En el mismo tiempo de definiciones
al juicio de Raúl Haya de la Torre en cuanto a
que Perú vivía a dos velocidades diferentes
(feudalismo agrario e incipiente sector moderno) se
sumaba la voz del escritor y etnólogo José María
Arguedas calificando al país incaico como
país telúrico, artificial y caótico.
El
mundo que nace
Con este
título, el Conde de Keyserling en 1927 nos dejó una
visión plena de lucidez y sabiduría de una etapa
histórica en la que nos debatimos aún (conflicto
reciente entre bolivarianas); visión que recoge los
rasgos más relevantes de pueblos que aun no han
podido desarrollar sus fuerzas para encarar, seria
y responsablemente, el complejo devenir.
El
diferendo entre Ecuador, Colombia y Venezuela
(sumándose como convidado de piedra Nicaragua)

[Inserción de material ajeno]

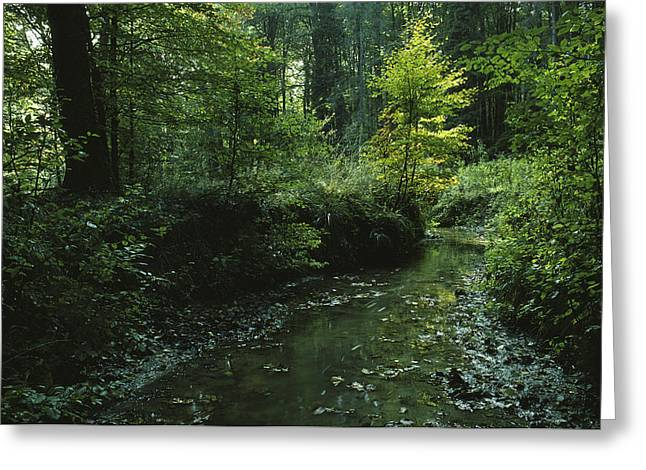 Woodland Scenes Greeting Cards - Woodland View With Stream Greeting Card by Klaus Nigge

señala que aun le falta a Iberoamérica dirimir con
claridad, la cuestión sobre la identidad política
histórica-cultural en los momentos cuando se
presentan desafíos internos y exógenos. Felizmente
en la reunión del Grupo de Río realizada de
inmediato en República Dominicana, afloró el ideario
de unidad en medio de la diversidad, aquél ideario
que impulsó a mediados del siglo XX, la creación de
la Unión Latinoamericana impulsada por Ugarte,
Palacios, Haya de la Torre, Asturias, Rodó y tantos
exponentes de la Patria Grande.
Hacia
la identidad continental
Entre
otros puntos, en aquel texto se enfatizaba:
Desenvolver en los pueblos latinoamericanos una
nueva conciencia de los intereses nacionales y
continentales, auspiciando toda renovación
ideológica que conduzca al ejercicio
efectivo de la soberanía popular y combatiendo toda
dictadura que obste a las reformas inspiradas por
anhelos de justicia social; orientar las naciones de
la América Latina hacia una Confederación que
garantice su independencia y libertad contra el
imperialismo de los Estados capitalistas
extranjeros, uniformando los principios del Derecho
- público y privado- y promoviendo la creación
sucesiva de entidades jurídica, económicas e
intelectuales de carácter continental.
¡Cuánta
justa coincidencia actual, existe entre aquellas
propuestas y las tendencias neocolonialistas que
algunos países del primer mundo vienen
presentando!. Desarraigo y frustración con una
voluntad aletargada para concretar un satisfactorio
destino histórico dentro del escenario planetario
que en medio de un caos se viene gestando.
Porque
la realidad indica que hablar en nuestro tiempo de
un nuevo mundo o un nuevo orden internacional, lleva
al escepticismo, provocando un dejo de ironía
amarga. Desde Perú, dice Enrique de la Piedra
Alzamora: Las jóvenes generaciones deben
insuflar un soplo de vida al pensamiento frío y
racional de nuestro tiempo y nutrirlo con la fina
percepción del sentimiento y la misteriosa pero
fecunda facultad de la intuición profunda.
¿Qué
dirían los pensadores del siglo XX citados?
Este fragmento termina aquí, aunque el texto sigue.